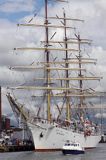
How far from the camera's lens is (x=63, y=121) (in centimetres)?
15588

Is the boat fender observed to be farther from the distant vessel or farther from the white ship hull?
the distant vessel

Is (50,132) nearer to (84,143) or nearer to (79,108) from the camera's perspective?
(84,143)

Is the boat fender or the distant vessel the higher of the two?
the boat fender

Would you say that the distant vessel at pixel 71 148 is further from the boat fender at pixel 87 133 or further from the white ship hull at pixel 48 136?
the boat fender at pixel 87 133

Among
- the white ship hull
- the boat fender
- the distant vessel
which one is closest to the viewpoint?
the distant vessel

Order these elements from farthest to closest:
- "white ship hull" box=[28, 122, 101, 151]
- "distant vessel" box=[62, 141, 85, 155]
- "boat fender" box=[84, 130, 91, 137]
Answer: "boat fender" box=[84, 130, 91, 137], "white ship hull" box=[28, 122, 101, 151], "distant vessel" box=[62, 141, 85, 155]

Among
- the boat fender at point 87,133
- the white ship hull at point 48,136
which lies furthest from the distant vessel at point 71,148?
the boat fender at point 87,133

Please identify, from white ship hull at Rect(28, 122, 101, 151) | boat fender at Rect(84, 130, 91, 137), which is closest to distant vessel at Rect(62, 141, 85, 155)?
white ship hull at Rect(28, 122, 101, 151)

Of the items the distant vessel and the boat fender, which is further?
the boat fender

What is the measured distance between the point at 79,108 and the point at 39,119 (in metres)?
33.7

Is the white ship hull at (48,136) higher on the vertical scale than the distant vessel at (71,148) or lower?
higher

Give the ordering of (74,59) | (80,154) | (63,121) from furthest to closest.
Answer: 1. (74,59)
2. (63,121)
3. (80,154)

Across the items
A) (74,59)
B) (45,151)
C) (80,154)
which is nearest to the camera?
(80,154)

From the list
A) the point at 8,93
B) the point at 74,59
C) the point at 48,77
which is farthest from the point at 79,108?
the point at 8,93
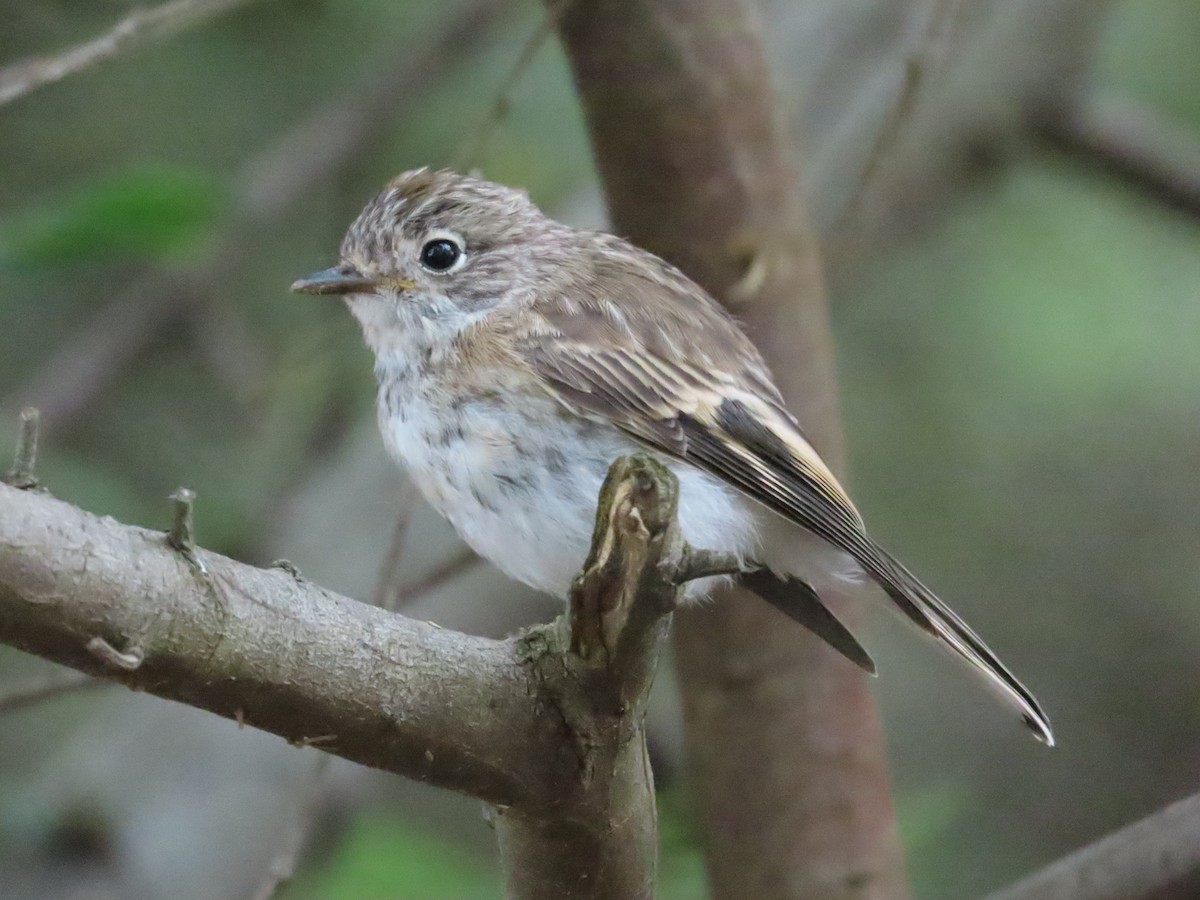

• • • •

■ WRITTEN REQUEST
Return all of the lines above word for word, leaving out the pictures.

■ CORRECT RESULT
How far from the camera's lens is (x=63, y=121) (in centimetres)?
15588

Is the boat fender observed to be farther from the distant vessel or farther from the white ship hull?
the distant vessel

Is (50,132) nearer to (84,143) or nearer to (79,108) from the camera's perspective?
(84,143)

Is the boat fender or the distant vessel the higher of the two?
the boat fender

Would you say that the distant vessel at pixel 71 148 is further from the boat fender at pixel 87 133 or further from the white ship hull at pixel 48 136?
the boat fender at pixel 87 133

Among
- the white ship hull
- the boat fender
- the distant vessel
which one is closest to the viewpoint?
the distant vessel

Order these elements from farthest to closest:
- "white ship hull" box=[28, 122, 101, 151]
- "distant vessel" box=[62, 141, 85, 155]
- "boat fender" box=[84, 130, 91, 137]
Answer: "boat fender" box=[84, 130, 91, 137], "white ship hull" box=[28, 122, 101, 151], "distant vessel" box=[62, 141, 85, 155]

Among
- the boat fender at point 87,133
- the white ship hull at point 48,136
which lies furthest from the distant vessel at point 71,148?
the boat fender at point 87,133

Please identify, from white ship hull at Rect(28, 122, 101, 151) | boat fender at Rect(84, 130, 91, 137), which is closest to distant vessel at Rect(62, 141, 85, 155)?
white ship hull at Rect(28, 122, 101, 151)

Of the items the distant vessel and the boat fender, which is further?
the boat fender

What is the measured distance between the point at 79,108 and the point at 39,119 (in metres)?
33.7

Is the white ship hull at (48,136) higher on the vertical scale than the distant vessel at (71,148) or lower?
higher

Give the ordering of (74,59) | (80,154) | (63,121) from furthest to closest.
Answer: 1. (74,59)
2. (63,121)
3. (80,154)

Across the items
A) (74,59)
B) (45,151)
C) (80,154)
which is nearest to the camera?
(80,154)

From the list
A) the point at 8,93
B) the point at 74,59
C) the point at 48,77
which is farthest from the point at 79,108?
the point at 8,93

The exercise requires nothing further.